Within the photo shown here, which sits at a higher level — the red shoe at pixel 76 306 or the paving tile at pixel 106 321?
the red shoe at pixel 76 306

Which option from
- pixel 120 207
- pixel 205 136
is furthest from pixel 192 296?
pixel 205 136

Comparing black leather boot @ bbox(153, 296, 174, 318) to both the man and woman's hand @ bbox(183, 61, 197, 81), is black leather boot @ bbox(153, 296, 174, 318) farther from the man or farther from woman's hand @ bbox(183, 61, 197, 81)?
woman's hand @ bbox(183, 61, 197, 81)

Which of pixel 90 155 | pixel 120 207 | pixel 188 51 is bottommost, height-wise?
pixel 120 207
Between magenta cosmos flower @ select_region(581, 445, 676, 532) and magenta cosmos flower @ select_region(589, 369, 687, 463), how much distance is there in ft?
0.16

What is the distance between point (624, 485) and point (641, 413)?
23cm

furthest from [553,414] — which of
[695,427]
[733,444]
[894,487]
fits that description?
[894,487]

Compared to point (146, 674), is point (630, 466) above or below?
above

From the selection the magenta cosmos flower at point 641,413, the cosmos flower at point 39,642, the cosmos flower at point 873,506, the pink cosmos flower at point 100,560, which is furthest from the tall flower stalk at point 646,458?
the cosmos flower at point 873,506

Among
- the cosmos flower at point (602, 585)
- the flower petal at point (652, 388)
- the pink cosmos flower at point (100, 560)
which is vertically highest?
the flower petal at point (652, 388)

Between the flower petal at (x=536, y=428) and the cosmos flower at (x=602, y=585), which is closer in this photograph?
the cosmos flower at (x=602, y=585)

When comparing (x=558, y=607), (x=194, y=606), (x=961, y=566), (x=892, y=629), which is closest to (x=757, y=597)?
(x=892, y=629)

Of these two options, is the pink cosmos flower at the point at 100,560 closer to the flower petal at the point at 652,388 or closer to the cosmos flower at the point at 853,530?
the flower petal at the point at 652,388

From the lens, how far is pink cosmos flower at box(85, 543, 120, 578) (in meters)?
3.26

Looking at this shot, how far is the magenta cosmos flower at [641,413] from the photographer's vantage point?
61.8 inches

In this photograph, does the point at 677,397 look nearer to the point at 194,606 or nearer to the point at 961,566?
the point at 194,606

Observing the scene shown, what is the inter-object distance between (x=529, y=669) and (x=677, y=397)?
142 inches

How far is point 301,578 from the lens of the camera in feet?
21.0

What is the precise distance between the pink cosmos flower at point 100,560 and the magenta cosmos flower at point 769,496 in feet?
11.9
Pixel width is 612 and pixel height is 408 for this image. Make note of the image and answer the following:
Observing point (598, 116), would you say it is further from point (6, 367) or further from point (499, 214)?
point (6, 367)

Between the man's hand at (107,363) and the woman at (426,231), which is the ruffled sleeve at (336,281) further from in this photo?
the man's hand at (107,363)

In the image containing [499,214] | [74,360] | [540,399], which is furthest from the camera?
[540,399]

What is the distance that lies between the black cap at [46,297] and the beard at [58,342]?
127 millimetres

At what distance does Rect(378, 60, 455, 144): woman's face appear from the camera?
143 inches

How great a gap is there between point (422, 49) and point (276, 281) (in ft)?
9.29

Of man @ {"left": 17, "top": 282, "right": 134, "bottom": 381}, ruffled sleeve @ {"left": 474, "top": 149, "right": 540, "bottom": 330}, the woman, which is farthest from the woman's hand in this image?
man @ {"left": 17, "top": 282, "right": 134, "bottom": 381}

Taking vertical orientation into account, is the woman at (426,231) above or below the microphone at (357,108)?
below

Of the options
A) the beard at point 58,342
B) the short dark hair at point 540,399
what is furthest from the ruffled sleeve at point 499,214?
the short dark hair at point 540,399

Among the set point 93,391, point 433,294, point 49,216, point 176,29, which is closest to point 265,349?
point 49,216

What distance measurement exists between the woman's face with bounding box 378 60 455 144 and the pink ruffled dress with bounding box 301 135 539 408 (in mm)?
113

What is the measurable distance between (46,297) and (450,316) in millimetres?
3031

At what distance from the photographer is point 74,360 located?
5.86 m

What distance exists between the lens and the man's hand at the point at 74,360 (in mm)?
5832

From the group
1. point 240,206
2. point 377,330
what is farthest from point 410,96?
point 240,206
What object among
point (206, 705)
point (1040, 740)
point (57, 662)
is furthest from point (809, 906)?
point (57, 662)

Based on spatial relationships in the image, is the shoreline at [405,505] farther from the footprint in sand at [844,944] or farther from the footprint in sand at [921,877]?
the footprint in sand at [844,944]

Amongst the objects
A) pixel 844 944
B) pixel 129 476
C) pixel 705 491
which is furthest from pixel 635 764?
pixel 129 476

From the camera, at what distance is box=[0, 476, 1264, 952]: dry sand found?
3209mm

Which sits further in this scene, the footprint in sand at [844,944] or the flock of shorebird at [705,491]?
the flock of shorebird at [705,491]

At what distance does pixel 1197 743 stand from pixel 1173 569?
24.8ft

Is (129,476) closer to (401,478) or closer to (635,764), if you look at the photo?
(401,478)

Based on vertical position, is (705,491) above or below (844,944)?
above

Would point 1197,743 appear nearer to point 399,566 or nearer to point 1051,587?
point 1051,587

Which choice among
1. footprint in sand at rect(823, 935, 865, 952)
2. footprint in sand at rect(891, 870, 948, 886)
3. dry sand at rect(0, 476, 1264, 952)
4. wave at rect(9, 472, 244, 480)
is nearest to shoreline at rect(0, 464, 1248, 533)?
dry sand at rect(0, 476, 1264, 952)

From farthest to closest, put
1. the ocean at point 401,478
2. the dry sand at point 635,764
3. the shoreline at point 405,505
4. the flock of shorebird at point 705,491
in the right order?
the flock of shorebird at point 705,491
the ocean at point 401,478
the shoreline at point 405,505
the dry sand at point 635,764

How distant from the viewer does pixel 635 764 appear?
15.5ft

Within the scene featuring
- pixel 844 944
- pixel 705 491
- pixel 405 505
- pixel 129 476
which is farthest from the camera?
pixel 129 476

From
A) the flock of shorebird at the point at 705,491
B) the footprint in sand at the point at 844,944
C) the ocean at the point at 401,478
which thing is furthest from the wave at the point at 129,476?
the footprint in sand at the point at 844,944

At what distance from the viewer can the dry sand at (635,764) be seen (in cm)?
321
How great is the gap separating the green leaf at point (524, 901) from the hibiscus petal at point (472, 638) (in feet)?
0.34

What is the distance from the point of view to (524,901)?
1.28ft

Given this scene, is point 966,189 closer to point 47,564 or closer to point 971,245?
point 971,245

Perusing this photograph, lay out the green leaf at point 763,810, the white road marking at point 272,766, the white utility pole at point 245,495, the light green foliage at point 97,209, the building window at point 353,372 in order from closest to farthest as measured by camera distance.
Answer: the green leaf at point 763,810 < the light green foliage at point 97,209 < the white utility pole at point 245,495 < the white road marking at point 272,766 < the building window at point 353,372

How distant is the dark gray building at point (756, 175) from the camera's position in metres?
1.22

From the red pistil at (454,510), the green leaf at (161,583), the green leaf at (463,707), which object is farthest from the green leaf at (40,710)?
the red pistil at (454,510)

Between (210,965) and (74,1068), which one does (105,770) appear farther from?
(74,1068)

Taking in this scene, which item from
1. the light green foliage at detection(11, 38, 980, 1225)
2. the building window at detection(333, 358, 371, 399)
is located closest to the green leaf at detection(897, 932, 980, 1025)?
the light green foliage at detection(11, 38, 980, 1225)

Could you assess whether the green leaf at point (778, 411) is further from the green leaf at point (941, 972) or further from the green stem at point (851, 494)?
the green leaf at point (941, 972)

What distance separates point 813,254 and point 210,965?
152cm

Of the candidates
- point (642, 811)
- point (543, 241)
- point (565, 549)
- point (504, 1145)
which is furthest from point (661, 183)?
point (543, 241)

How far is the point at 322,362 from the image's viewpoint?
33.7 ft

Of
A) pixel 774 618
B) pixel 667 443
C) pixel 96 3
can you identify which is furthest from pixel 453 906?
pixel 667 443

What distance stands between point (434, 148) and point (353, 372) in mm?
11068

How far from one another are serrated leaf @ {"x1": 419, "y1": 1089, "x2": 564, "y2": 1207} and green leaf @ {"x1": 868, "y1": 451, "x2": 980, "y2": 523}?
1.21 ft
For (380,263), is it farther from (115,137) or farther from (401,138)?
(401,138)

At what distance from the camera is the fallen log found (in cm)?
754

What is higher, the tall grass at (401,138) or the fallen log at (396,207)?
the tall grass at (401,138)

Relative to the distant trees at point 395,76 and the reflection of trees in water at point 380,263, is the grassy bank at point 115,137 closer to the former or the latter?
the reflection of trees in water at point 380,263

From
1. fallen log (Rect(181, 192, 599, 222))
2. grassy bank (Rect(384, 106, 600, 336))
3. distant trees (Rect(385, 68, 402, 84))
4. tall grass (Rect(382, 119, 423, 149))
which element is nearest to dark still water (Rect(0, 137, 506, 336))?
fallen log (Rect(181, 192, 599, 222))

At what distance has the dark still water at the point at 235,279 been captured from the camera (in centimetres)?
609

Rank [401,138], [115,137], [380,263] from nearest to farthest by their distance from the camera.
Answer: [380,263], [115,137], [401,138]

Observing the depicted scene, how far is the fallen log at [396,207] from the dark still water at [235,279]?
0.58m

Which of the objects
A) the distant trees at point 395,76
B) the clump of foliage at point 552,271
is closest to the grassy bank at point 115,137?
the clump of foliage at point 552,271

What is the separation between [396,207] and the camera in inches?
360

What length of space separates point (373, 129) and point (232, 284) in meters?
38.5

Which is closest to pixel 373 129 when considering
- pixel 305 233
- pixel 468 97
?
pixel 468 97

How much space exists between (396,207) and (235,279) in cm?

------------------------------

Task prompt — Lay out the lines from the one containing "What length of" through the final line above, inclusive, as a Markdown table with the columns Number and Line Text, numbering rows from 1 and skipping blank lines.

Expected output —
| Number | Line Text |
|---|---|
| 1 | What length of space separates point (373, 129) and point (232, 284) in meters? |
| 2 | 38.5 |
| 3 | Which is closest to pixel 373 129 when considering |
| 4 | - pixel 305 233 |
| 5 | - pixel 468 97 |
| 6 | ? |
| 7 | pixel 468 97 |
| 8 | How much space exists between (396,207) and (235,279) in cm? |